§ EXCERPT TO READ:
>> Start

The Alliance of Liberals and Democrats for Europe Party (ALDE Party) is a European political party composed of 60 national-level parties from across Europe, mainly active in the European Union. The ALDE Party is affiliated with the Liberal International and a recognised European political party, incorporated as a non-profit association under Belgian law.

It was founded on 26 March 1976 in Stuttgart as a confederation of national political parties under the name "Federation of Liberal and Democrat Parties in Europe" and renamed "European Liberals and Democrats" (ELD) in 1977 and "European Liberal Democrats and Reformists" (ELDR) in 1986. On 30 April 2004, the ELDR was reformed as an official European party, the "European Liberal Democrat and Reform Party" (ELDR Party).

On 10 November 2012, the party chose its current name of ALDE Party, taken from its then-European Parliament group, the Alliance of Liberals and Democrats for Europe (ALDE), which had been formed on 20 July 2004 in conjunction with the European Democratic Party (EDP). Prior to the 2004 European election the European party had been represented through its own group, the European Liberal Democrat and Reform Party Group (ELDR) Group. In June 2019, the ALDE group was succeeded by Renew Europe.

, ALDE is represented in European Union institutions, with 70 MEPs and five members of the European Commission. Of the 27 EU member states, there are five with ALDE-affiliated Prime Ministers: Mark Rutte (VVD) in the Netherlands, Xavier Bettel (DP) in Luxembourg, Kaja Kallas (Estonian Reform Party) in Estonia, Alexander De Croo (Open VLD) in Belgium and Micheál Martin (FF) in Ireland. ALDE member parties are also in governments in six other EU member states: Croatia, Finland, Latvia, Slovenia, Lithuania and Germany. Some other ALDE member parties offer parliamentary support to governments in Croatia, Denmark, Italy, Romania and Sweden. Charles Michel, former Belgian Prime Minister, is current President of the European Council.

ALDE's think tank is the European Liberal Forum, led by Hilde Vautmans, MEP, and gathers 46 member organisations. The youth wing of ALDE is the European Liberal Youth (LYMEC), which is predominantly based upon youth and student liberal organisations but contains also a small number of individual members. LYMEC is led by Dan-Aria Sucuri.

In 2011, the ALDE Party became the first pan-European party to create the status of individual membership. Since then, between 1000 and close to 3000 members (the numbers fluctuate annually) maintain direct membership in the ALDE Party from several EU countries. Over 40 coordinators mobilise liberal ideas, initiatives and expertise across the continent under the leadership of the Steering Committee, which was first chaired by Julie Cantalou. The ALDE Party took a step further in the direction of becoming a truly pan-European party when granting voting rights to individual members’ delegates at the Party Congress.

>> End

§ PROBLEM 1:
According to the passage on the ALDE Party, on what date and in what city was the party founded?
§ PROBLEM 2:
For each statement, decide whether it agrees with the passage on the ALDE Party. Answer yes or no, and quote the words from the passage that settle it.
(a) The European Liberal Forum serves as the party's think tank.
(b) The party adopted its current name in 2004.
(c) The party was the first pan-European party to create individual membership.
§ PROBLEM 3:
Write the next part of the passage on the ALDE Party, picking up after its final sentence.

§ RECORD SET:
>> Start

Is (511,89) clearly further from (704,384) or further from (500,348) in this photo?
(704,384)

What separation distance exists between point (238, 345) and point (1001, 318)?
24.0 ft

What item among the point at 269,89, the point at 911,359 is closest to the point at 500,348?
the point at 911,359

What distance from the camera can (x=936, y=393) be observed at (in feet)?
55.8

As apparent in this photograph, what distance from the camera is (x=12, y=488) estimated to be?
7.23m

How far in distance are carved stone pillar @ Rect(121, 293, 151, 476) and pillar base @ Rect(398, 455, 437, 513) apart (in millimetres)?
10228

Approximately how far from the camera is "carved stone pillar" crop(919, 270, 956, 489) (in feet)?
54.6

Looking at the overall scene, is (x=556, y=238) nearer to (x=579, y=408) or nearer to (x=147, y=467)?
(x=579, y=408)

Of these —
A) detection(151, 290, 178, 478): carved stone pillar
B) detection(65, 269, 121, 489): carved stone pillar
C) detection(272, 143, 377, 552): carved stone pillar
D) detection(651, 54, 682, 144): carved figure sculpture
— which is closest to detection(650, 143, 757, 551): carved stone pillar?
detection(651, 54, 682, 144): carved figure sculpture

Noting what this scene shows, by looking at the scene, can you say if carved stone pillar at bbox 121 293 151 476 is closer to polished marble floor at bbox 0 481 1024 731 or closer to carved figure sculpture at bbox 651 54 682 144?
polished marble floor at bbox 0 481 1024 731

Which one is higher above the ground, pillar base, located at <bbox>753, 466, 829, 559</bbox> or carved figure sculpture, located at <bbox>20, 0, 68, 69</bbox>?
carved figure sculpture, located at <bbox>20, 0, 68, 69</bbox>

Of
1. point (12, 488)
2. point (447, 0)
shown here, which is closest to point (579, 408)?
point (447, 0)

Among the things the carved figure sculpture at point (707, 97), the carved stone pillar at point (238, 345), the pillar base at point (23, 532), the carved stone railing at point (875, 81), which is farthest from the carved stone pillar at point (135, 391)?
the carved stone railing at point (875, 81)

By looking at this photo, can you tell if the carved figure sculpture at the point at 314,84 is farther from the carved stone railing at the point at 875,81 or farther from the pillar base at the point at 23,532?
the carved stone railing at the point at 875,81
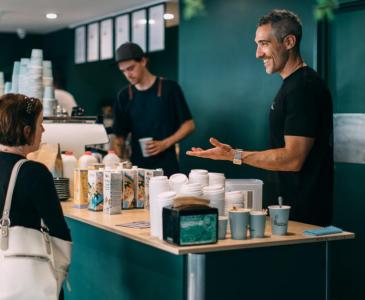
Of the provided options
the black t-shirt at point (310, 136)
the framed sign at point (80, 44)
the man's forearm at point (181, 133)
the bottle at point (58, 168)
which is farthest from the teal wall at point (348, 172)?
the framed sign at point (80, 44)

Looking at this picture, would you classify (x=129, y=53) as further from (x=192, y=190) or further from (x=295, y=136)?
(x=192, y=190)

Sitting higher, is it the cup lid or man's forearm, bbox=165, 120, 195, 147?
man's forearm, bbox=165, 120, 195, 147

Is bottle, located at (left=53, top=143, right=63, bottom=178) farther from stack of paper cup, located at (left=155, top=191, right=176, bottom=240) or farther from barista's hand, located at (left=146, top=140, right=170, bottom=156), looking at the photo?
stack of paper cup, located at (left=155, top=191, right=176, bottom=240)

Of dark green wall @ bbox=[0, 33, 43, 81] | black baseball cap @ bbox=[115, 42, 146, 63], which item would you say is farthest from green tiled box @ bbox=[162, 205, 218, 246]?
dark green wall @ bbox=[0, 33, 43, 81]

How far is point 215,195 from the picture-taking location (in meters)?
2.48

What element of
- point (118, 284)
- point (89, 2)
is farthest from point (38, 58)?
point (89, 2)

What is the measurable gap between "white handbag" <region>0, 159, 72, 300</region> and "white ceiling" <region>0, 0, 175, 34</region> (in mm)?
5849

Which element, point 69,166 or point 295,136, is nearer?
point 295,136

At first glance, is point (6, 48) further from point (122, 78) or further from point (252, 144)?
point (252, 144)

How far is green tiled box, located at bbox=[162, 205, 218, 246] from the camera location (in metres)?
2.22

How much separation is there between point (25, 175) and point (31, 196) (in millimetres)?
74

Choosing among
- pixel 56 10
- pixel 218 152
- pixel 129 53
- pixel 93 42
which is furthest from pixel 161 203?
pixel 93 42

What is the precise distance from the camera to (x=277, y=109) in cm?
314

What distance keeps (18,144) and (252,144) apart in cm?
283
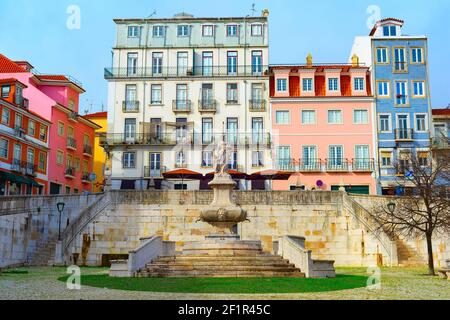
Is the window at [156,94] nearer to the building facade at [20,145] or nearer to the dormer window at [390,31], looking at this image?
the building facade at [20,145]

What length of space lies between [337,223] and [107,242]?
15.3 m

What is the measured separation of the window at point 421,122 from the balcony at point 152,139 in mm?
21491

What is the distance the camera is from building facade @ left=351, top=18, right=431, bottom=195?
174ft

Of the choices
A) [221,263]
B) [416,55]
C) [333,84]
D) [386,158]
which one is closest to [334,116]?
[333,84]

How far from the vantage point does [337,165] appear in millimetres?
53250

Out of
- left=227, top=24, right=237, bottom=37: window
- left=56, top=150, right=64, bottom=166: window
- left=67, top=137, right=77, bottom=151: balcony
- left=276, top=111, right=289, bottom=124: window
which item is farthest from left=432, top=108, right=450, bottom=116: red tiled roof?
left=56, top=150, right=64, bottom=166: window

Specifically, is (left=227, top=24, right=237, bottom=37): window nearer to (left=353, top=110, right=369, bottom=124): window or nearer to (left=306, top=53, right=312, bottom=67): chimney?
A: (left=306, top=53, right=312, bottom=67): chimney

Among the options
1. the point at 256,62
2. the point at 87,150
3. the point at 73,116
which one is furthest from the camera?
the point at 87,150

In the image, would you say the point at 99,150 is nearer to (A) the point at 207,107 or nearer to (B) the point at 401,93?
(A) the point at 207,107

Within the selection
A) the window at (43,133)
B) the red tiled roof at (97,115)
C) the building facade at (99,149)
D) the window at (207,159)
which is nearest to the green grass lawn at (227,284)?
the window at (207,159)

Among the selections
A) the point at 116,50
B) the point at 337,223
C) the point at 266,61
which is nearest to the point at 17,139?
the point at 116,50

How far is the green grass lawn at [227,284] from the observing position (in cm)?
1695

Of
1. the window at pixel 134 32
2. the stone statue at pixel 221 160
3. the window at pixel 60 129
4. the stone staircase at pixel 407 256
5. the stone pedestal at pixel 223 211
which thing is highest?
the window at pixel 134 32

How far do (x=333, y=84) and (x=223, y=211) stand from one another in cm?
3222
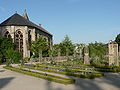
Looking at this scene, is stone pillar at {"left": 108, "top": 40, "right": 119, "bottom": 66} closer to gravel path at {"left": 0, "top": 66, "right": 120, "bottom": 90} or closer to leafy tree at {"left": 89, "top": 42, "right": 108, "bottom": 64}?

>> End

§ TASK RESULT 1:
It was founded on 26 March 1976 in Stuttgart.

§ TASK RESULT 2:
(a) Yes: "ALDE's think tank is the European Liberal Forum"
(b) No: "On 10 November 2012, the party chose its current name of ALDE Party"
(c) Yes: "In 2011, the ALDE Party became the first pan-European party to create the status of individual membership"

§ TASK RESULT 3:
Structure

Bureau 
The day-to-day management of the ALDE Party is handled by the Bureau, the members of which are:

Presidents 
 1978–1981:  Gaston Thorn
 1981–1985:  Willy De Clercq
 1985–1990:  Colette Flesch
 1990–1995:  Willy De Clercq
 1995–2000:  Uffe Ellemann-Jensen
 2000–2005:  Werner Hoyer
 2005–2011:  Annemie Neyts-Uyttebroeck
 2011–2015:  Graham Watson
 2015–2021:  Hans van Baalen
 2021–2022: acting co-Presidents  Timmy Dooley   Ilhan Kyuchyuk

History of pan-European liberalism 

Pan-European liberalism has a long history dating back to the foundation of Liberal International in April 1947. On 26 March 1976, the Federation of Liberal and Democrat Parties in Europe was established in Stuttgart. The founding parties of the federation were the Free Democratic Party of Germany, Radical Party of France, Venstre of Denmark, Italian Liberal Party, Dutch People's Party for Freedom and Democracy and Democratic Party of Luxembourg. Observer members joining later in 1976 were the Danish Social Liberal Party, French Radical Party of the Left and Independent Republicans, British Liberal Party, and Italian Republican Party. In 1977, the federation was renamed European Liberals and Democrats, in 1986, European Liberal Democrats and Reformists.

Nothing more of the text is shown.